Evaluating potential adop­tion cases against these criteria will reduce uncertainty with respect to both the technology and the status quo task environment, allowing for more informed decision making and improved risk management.

Following the introduction of this guiding framework for government leaders and public managers, the authors offer two cases of adoption of AI tools by two local governments. They examine the risk management strategy of the City of Bryan, Texas which became one of the first municipalities to offer self-driving shuttle rides for residents as part of a partnership with industry and university researchers. The other case study examines how the City of Syracuse has both invested in the necessary infrastructure to support autonomous vehicles and other AI tools, and to proactively develop a comprehensive risk management strategy to guide future adoption and implementation decisions.

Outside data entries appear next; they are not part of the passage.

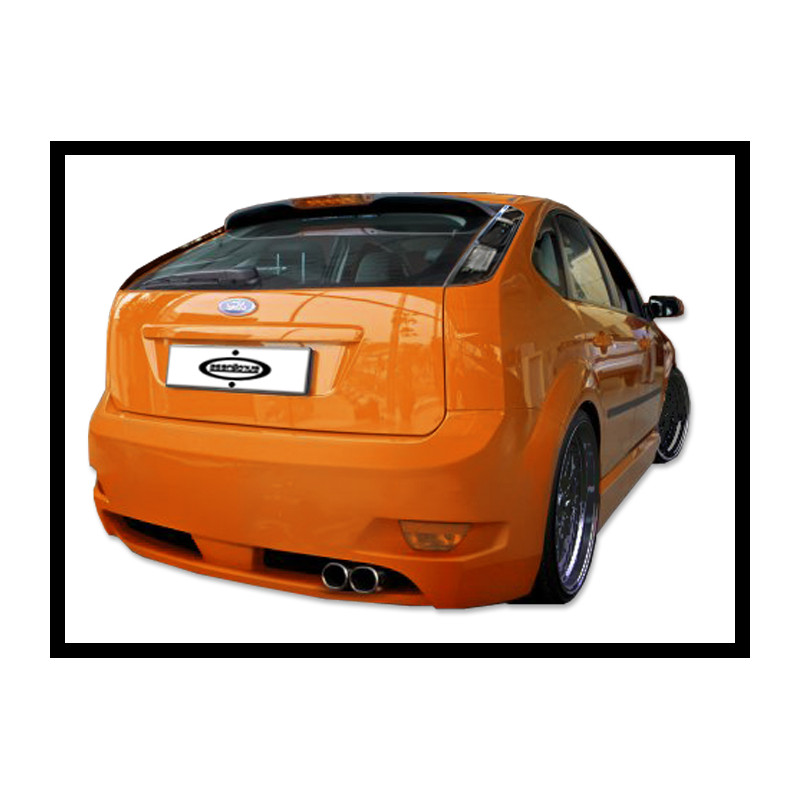 Paraurti Posteriore  Ford Focus 05 Race (Cod. E-TCF6089)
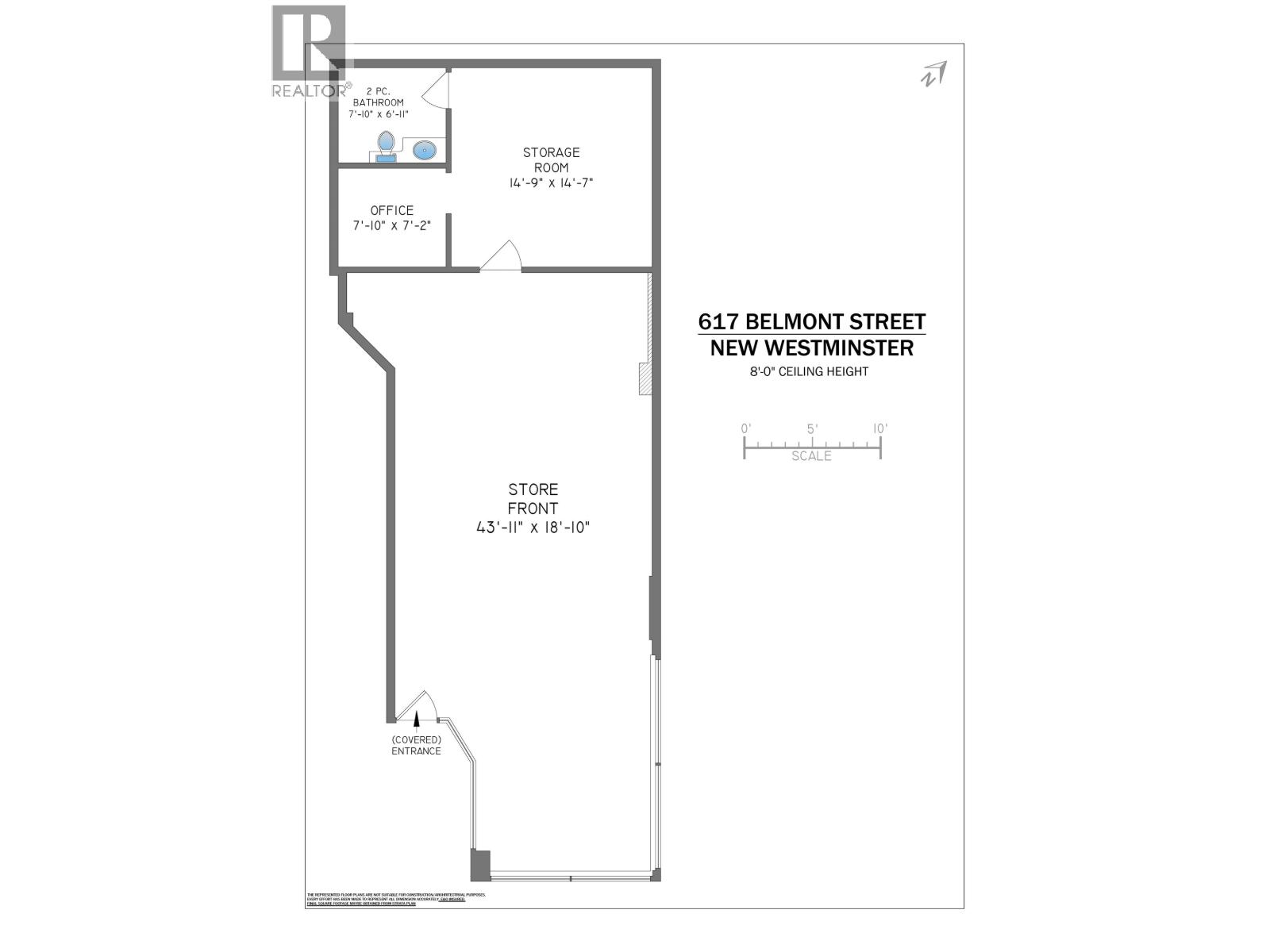 617 Belmont Street, New Westminster, British Columbia  V3M 5Z8 - Photo 6 - C8074033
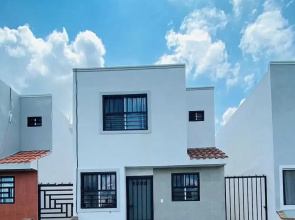 Casa dos pisos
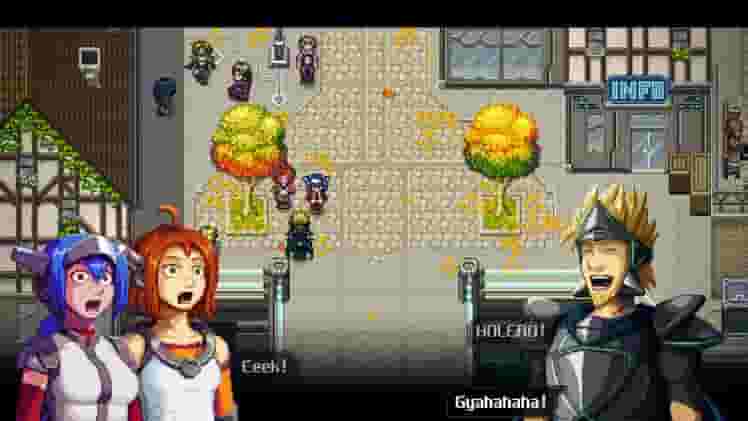 CrossCode screenshot thumbnail screenshot 12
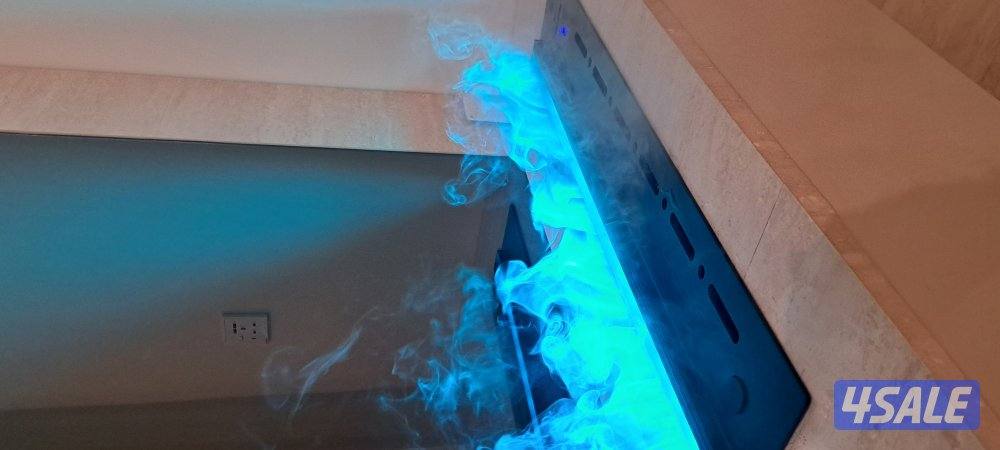 مدفاه ديكوريه/فاير بليس/ملطف جو2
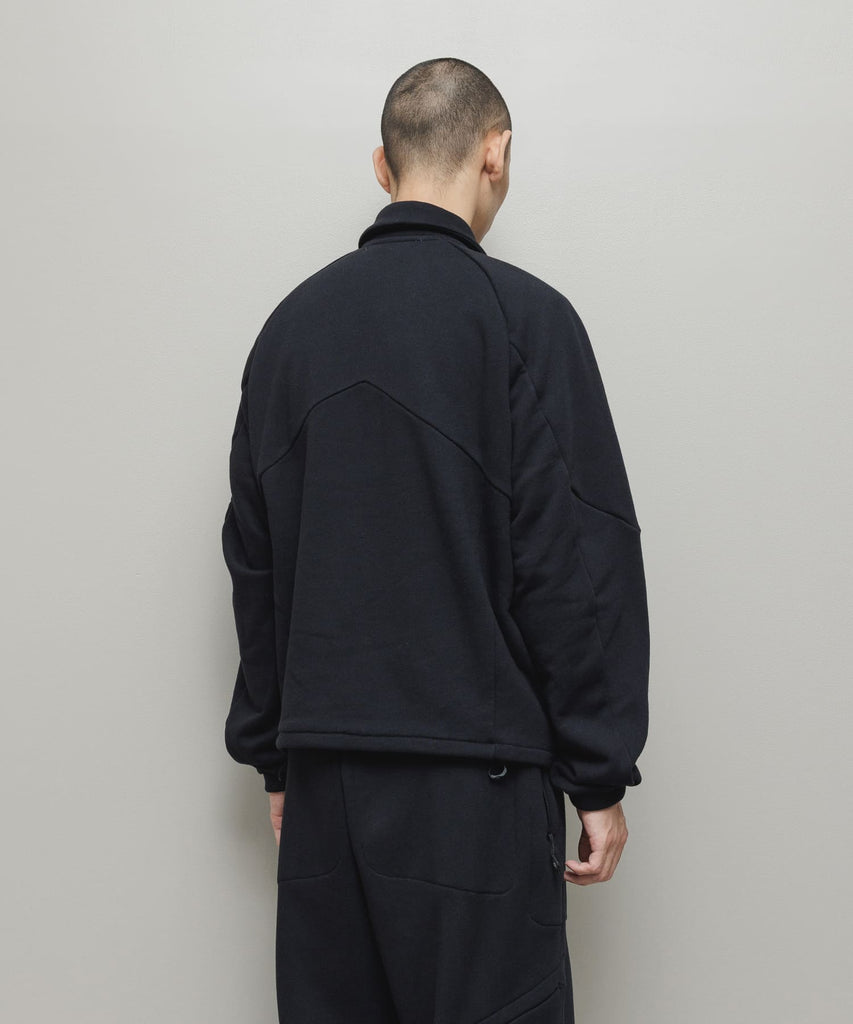 bal / BIKE ATHLETIC LOOP WHEEL COTTON BLOUSON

Finally, Professors Young and Bullock offer recommendations for identifying both relevant opportunities and hazards presented by AI tools to government leaders and public managers as part of their overall risk management strategy. These recommendations seek to aid in decision making that maximizes the opportunities from AI tools while minimizing the challenges and hazards. While this list is certainly not exhaustive, it provides those doing the work of government with a starting point to quickly think through some of the most important considerations for adding AI tools to their broader toolkit of delivering government services effectively, efficiently, and equitably as possible.

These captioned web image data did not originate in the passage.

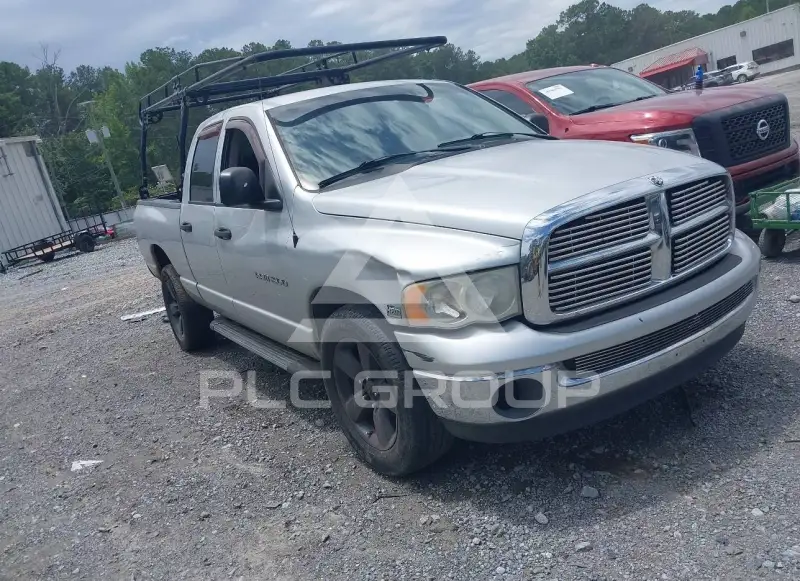 2005 Dodge RAM фото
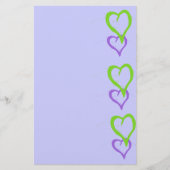 SCHÖNE AUSDRÜCKE - Papier für Schreibwaren (Vorderseite)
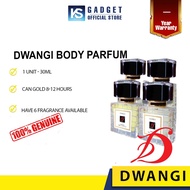 Dwangi Body Parfum 30ML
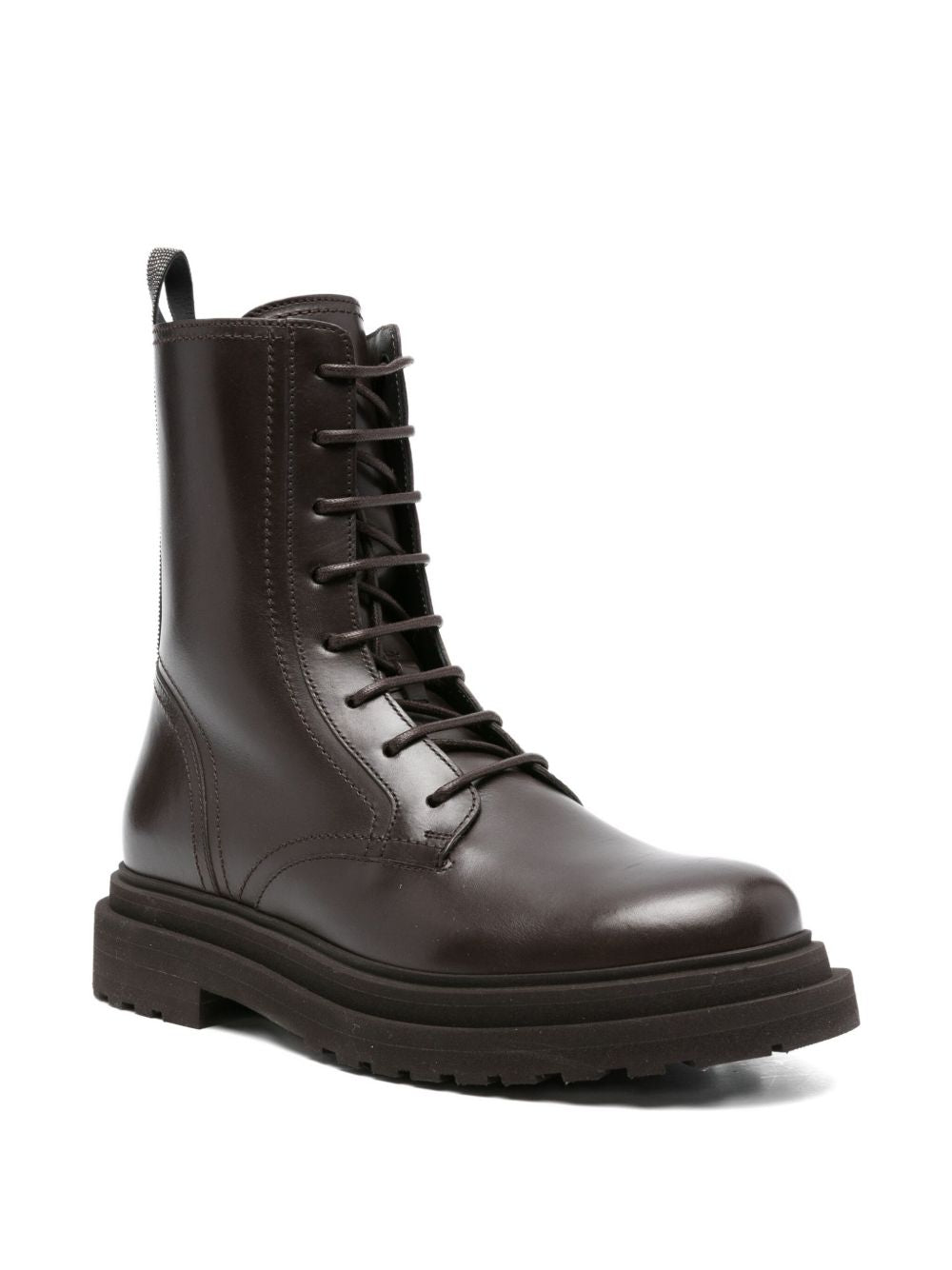 Brunello Cucinelli Boots Brown Brunello Cucinelli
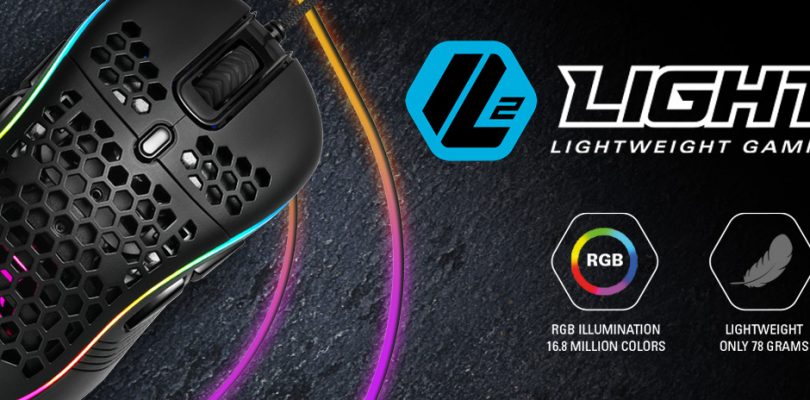 Sharkoon Light² S – Die ultraleichte Gaming-Maus im Detail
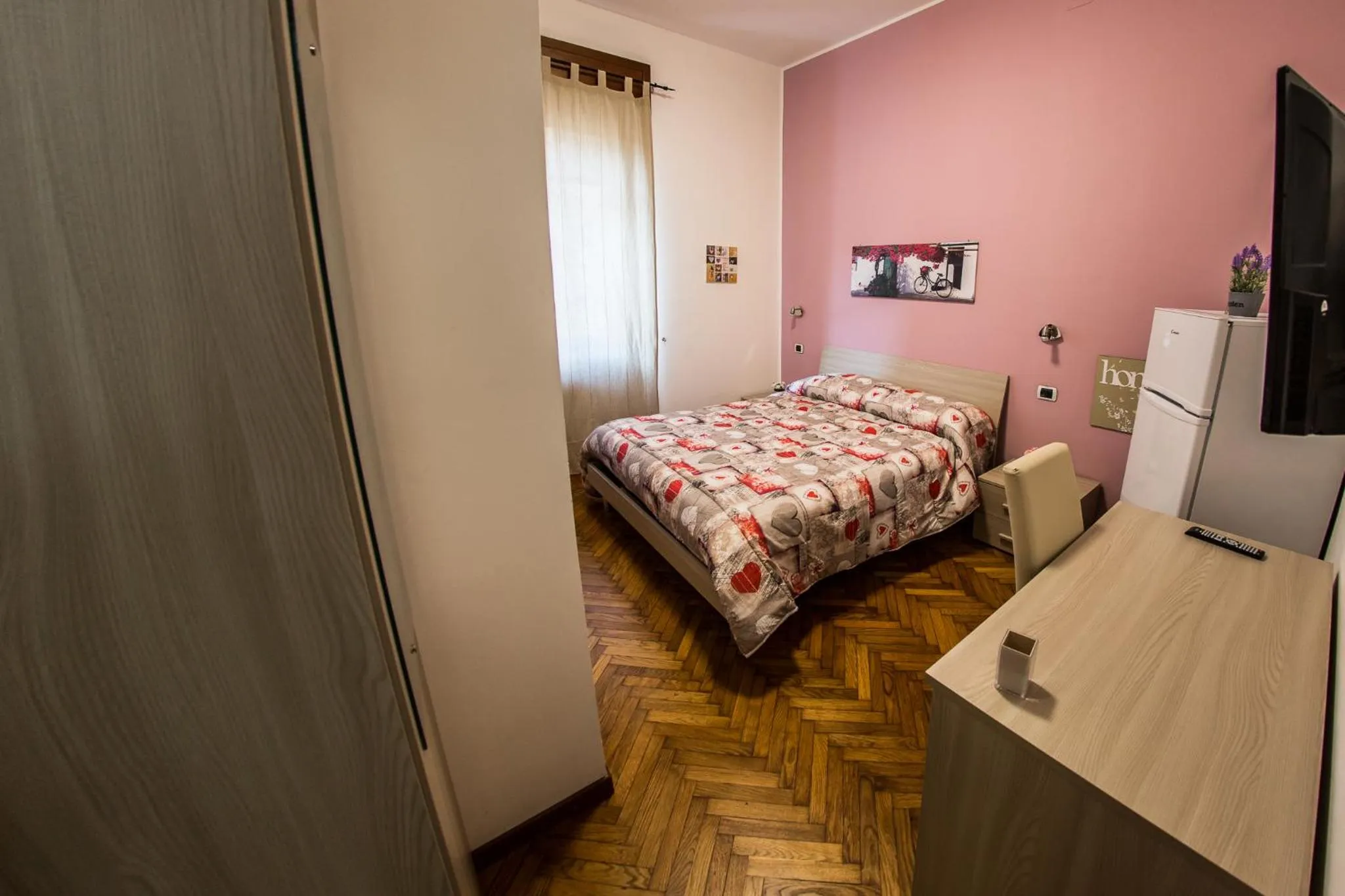 Photo of the whole room, Bed in B&B Zara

Risk Management in the AI Era: Navigating the Opportunities and Challenges of AI Tools in the Public Sector serves as an excellent companion piece to recent IBM Center reports that examine both AI and aspects of risk management that can help government agencies. The Center recently collaborated with the Partnership for Public Service on several reports, which includes Using Artificial Intelligence to Transform Government; More Than Meets AI; and More Than Meets AI: Part II. These reports focus on the evolving use of AI in government, how this technology might affect federal employees, and how best to identify the risk associated with pursuing AI technologies.  Along with these AI-specific reports, the Center has a library of risk management research, such as Managing Risk in Government: An Introduction to Enterprise Risk Management by Karen Hardy; Managing Risk, Improving Results: Lessons for Improving Government Management from GAO’s High Risk List by Donald Kettl; Improving Government Decision Making through Enterprise Risk Management by Thomas Stanton and Douglas Webster; Risk Management and Reducing Improper Payments: A Case Study of the U.S. Department of Labor by Dr. Robert Greer and Justin B. Bullock; and Managing Cybersecurity Risk in Government by Anupam Kumar, James Haddow, and Rajni Goel.

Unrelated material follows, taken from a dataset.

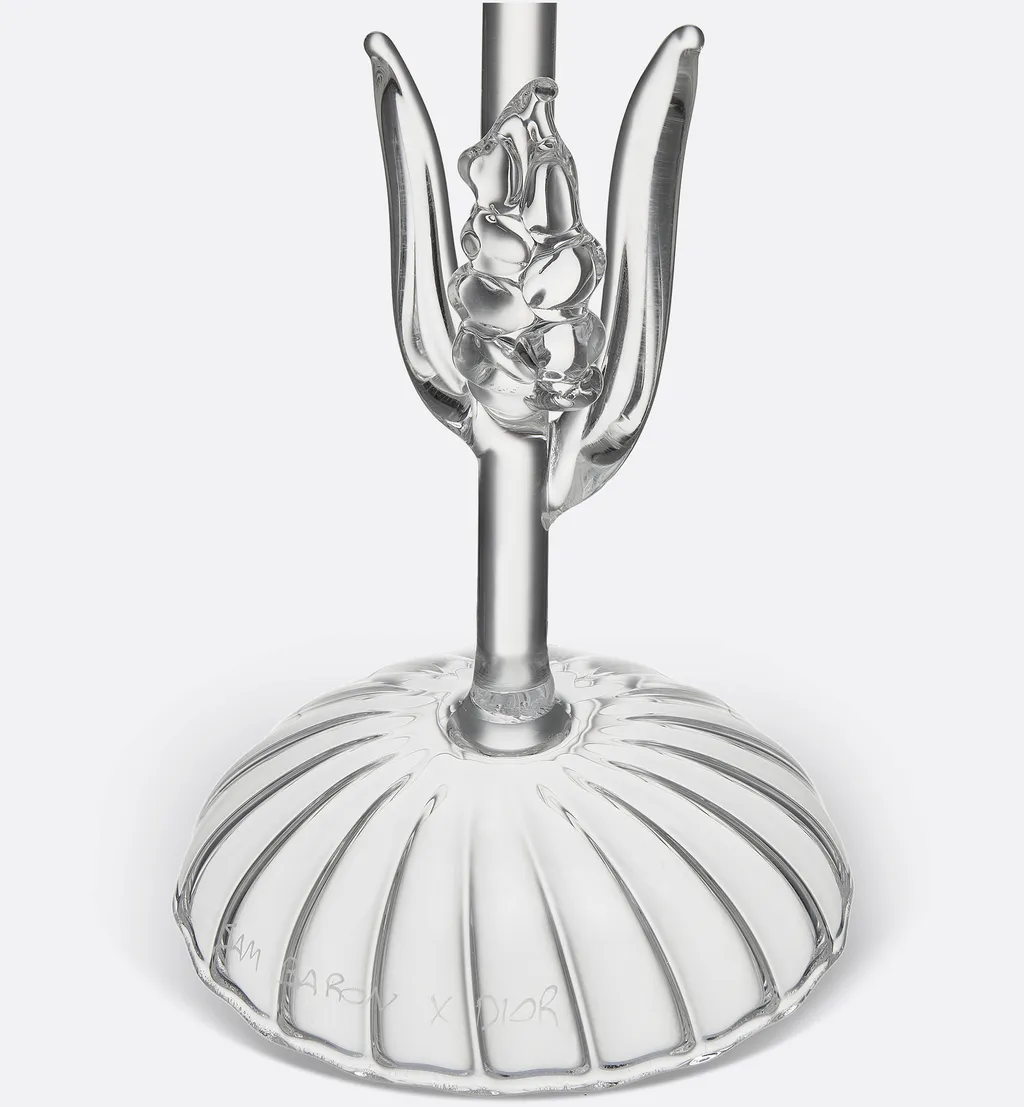 Red Wine Glass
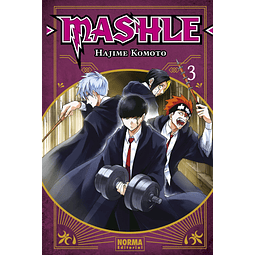 MASHLE #03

In light of the government and national response to COVID-19, the Center recently launched a blog series on the importance of risk based decision-making government. This series will explore such topics as lessons learned from the evolution of risk management in government; enterprise risk management (ERM) and how it can help improve decision making; managing the risks associated with artificial intelligence; and managing specific financial, IT, cyber, and program risks.

The IBM Center has wealth of resources that can assist government executives mitigate the potency of uncertainty by managing the realities of risk and we welcome the addition of Risk Management in the AI Era: Navigating the Opportunities and Challenges of AI Tools in the Public Sector by Justin Bullock and Matthew Young to our rich library of research. We hope you find their report and all the reports referenced above helpful in delivering the business of government.